There had been other sightings of the woman and children, but now they seemed to have vanished. Police visited Dineham Villa, and were confronted by the stench of death. They retched as they made their way to the source of the smell. They pulled the fireplace apart with crowbars and shovels, then removed the hearthstones – and found the bodies of a woman and two children (a boy and a girl). The corpses were wrapped in oilcloth. The woman lay on her back; the children were face down, one on either side of her.
When the smell didn’t abate, they dug further, and discovered another two children embedded in cement. One body was an infant; the other was another girl, lying at the woman’s feet.
The woman and the 9-year-old female, the older girl, had been strangled. The others had had their throats cut. Police found a book with the bodies; in it, the name Deeming had been crossed out and the name Williams had been added.
Two days later, at the Rainhill inquest, two men from Liverpool came forward and identified the woman, formerly Marie James, and the children as being the wife and family of their brother, Frederick Deeming. They had brought them all back from Australia to England months earlier.
They explained to police that their brother was a cockney, born in London on 30 July 1853. As a young man he was a ship’s purser, and his travels took him to many parts of the world. He married Marie James, of Birkenhead, England, in 1881. The two girls, Bertha and Mary, were born in Sydney. In the mid-1880s the Deeming family spent time in South Africa. Their third child, a boy named Sydney, was born at sea.
Deeming and his family returned to England in 1890, and a baby girl named Leala was born at Birkenhead. After a brief stay with his brothers, Deeming and his family disappeared, obviously to nearby Rainhill, where it seemed Deeming kept them under wraps at Dineham Villa while playing the eligible bachelor in town.
Then, it seemed, he met Emily Mather and decided he had no use for his wife and four young children any more. He murdered them, then entered into a bigamous marriage with Mather and took her to Australia, where it appeared he murdered her as well.
Deeming left Southern Cross in the charge of three armed constables for the five-day train trip to Perth. On the journey he fainted twice and could not eat or sleep.
On 24 March 1892, Deeming’s extradition hearing took place in Perth. He appeared haggard and thin and during the proceedings held frequent conferences with his counsel.
Back in Melbourne on 2 April 1892, he was formally charged with the murder of Emily Williams. When asked his name he refused to answer: he was charged as Albert Williams.
Deeming’s trial began in Melbourne on 2 May 1892. His defence was that he was not guilty on the grounds of insanity.
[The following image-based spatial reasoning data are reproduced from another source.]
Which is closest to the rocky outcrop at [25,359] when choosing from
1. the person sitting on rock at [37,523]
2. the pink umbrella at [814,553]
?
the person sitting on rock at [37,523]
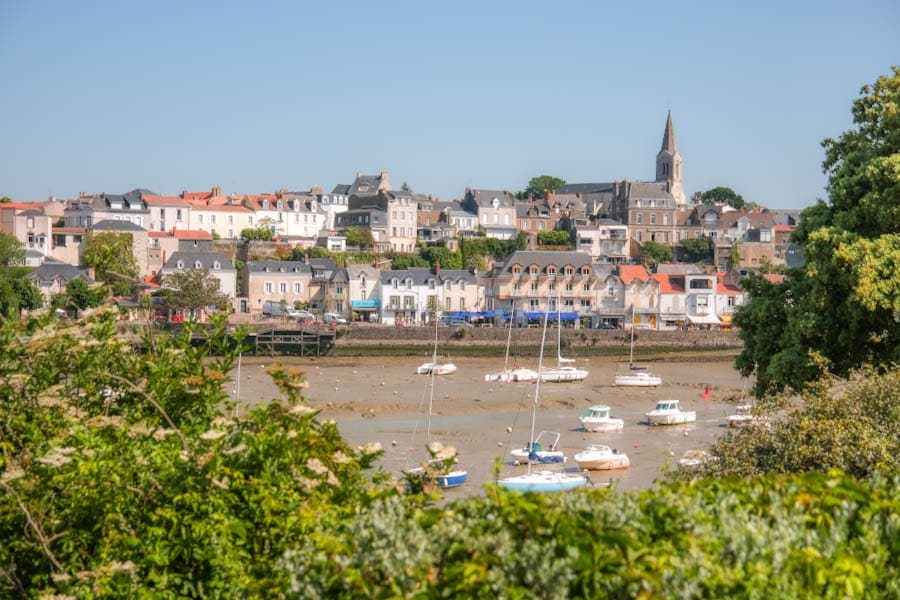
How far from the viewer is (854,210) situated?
18.1 m

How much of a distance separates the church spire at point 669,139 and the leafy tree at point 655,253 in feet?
102

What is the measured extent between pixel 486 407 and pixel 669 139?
9134 centimetres

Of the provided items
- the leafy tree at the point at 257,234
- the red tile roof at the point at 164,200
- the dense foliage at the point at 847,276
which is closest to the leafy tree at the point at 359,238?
the leafy tree at the point at 257,234

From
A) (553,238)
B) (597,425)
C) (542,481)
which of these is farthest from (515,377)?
(553,238)

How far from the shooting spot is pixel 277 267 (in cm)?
7800

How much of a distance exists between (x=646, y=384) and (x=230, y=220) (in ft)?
184

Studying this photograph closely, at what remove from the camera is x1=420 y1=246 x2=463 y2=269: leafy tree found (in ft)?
289

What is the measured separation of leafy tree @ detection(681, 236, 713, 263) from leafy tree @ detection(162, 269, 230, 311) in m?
47.5

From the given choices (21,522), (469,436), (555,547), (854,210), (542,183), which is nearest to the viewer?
(555,547)

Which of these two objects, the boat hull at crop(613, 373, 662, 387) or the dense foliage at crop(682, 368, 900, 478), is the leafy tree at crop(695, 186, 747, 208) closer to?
the boat hull at crop(613, 373, 662, 387)

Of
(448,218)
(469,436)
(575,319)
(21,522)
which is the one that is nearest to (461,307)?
(575,319)

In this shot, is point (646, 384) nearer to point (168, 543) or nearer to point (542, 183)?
point (168, 543)

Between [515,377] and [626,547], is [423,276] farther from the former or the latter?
[626,547]

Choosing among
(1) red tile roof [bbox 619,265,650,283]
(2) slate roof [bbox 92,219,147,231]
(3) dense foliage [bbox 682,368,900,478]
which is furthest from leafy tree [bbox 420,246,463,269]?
(3) dense foliage [bbox 682,368,900,478]
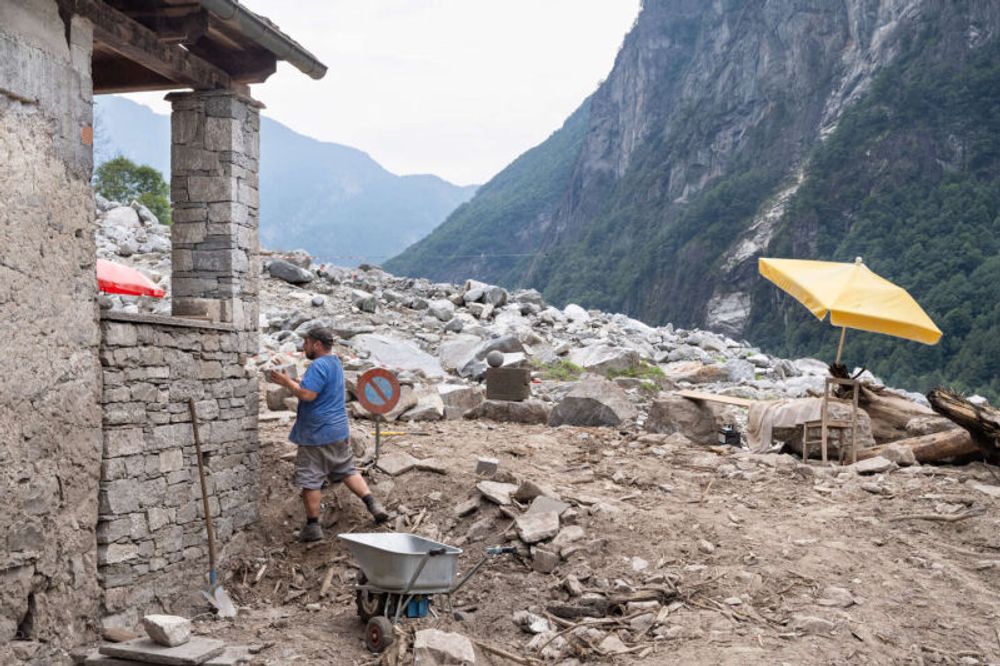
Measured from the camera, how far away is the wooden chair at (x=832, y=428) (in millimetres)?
9188

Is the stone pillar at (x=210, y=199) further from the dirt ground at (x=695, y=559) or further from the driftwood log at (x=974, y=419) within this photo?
the driftwood log at (x=974, y=419)

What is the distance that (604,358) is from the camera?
664 inches

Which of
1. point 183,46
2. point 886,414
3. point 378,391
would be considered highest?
point 183,46

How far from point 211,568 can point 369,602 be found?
1.50 metres

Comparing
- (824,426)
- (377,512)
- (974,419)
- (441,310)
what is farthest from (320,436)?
(441,310)

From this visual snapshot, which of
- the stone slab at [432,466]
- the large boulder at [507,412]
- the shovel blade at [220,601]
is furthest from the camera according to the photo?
the large boulder at [507,412]

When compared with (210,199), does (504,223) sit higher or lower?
lower

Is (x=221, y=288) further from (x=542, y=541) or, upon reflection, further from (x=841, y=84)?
(x=841, y=84)

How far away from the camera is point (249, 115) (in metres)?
7.71

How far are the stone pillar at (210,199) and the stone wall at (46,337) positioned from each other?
1.58 metres

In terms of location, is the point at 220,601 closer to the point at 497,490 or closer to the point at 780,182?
the point at 497,490

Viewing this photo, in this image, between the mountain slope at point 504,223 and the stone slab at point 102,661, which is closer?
the stone slab at point 102,661

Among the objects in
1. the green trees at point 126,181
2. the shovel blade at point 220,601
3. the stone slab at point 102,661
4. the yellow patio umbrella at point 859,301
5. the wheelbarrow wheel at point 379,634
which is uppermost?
the green trees at point 126,181

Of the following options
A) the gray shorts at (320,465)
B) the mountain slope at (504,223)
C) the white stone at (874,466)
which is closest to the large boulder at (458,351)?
the white stone at (874,466)
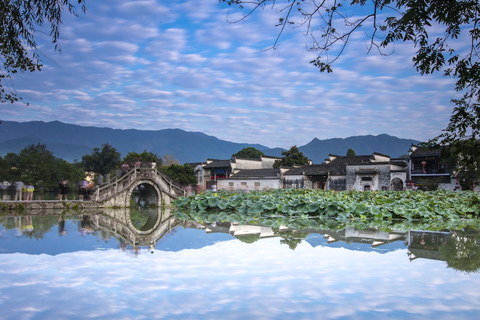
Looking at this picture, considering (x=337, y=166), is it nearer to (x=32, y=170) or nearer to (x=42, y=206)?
(x=42, y=206)

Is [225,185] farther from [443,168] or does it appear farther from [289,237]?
[289,237]

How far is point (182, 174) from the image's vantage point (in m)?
51.4

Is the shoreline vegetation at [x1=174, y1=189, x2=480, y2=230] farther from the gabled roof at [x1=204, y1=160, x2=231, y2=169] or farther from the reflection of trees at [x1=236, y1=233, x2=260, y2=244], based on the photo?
the gabled roof at [x1=204, y1=160, x2=231, y2=169]

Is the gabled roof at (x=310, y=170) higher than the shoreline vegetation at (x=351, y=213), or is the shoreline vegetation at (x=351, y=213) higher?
the gabled roof at (x=310, y=170)

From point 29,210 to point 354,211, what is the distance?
14285 mm

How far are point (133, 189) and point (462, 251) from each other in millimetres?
19856

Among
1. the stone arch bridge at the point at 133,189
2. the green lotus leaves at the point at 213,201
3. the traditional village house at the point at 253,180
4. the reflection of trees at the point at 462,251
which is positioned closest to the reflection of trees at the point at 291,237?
the reflection of trees at the point at 462,251

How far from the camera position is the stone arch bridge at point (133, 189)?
21.7 m

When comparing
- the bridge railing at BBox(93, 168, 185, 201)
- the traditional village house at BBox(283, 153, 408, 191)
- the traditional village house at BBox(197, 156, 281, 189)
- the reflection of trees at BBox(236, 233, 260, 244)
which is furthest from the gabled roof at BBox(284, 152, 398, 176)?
the reflection of trees at BBox(236, 233, 260, 244)

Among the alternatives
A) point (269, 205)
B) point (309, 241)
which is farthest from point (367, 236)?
point (269, 205)

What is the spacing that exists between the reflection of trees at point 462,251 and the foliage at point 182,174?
145 feet

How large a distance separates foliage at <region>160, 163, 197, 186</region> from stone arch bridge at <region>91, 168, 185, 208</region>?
25286 millimetres

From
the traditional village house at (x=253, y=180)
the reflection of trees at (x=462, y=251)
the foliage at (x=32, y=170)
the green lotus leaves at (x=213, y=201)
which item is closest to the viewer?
the reflection of trees at (x=462, y=251)

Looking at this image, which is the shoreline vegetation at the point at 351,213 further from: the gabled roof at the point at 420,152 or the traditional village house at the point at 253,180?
the traditional village house at the point at 253,180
But though he had been examined by six doctors, none could say he was insane.
The trial took four days. Doctors suggested that he suffered epileptic fits. He was certainly infected with venereal disease, and this may have impaired his mind. He claimed his dead mother had told him to kill Emily Mather, and that he had sometimes been overwhelmed by an irresistible impulse to slaughter the current lady in his life. A prison doctor said Deeming had told him that several times he had gone out with a revolver searching for women who had given him VD, intending to kill them.
It took the jury 40 minutes to find Frederick Bailey Deeming guilty of the murder of his second wife Emily. The judge then sentenced him to be hanged by the neck until he was dead.
At dawn on the bleak morning of 23 May 1892, the day of Deeming’s execution, a huge crowd gathered outside Old Melbourne Gaol. But they were not there to protest an execution, as was usually the case. They were there to celebrate the death of the beast.
When the first of the witnesses filed through the jail gates and announced that Deeming was dead, the crowd let out a roar of approval that could be heard for miles around.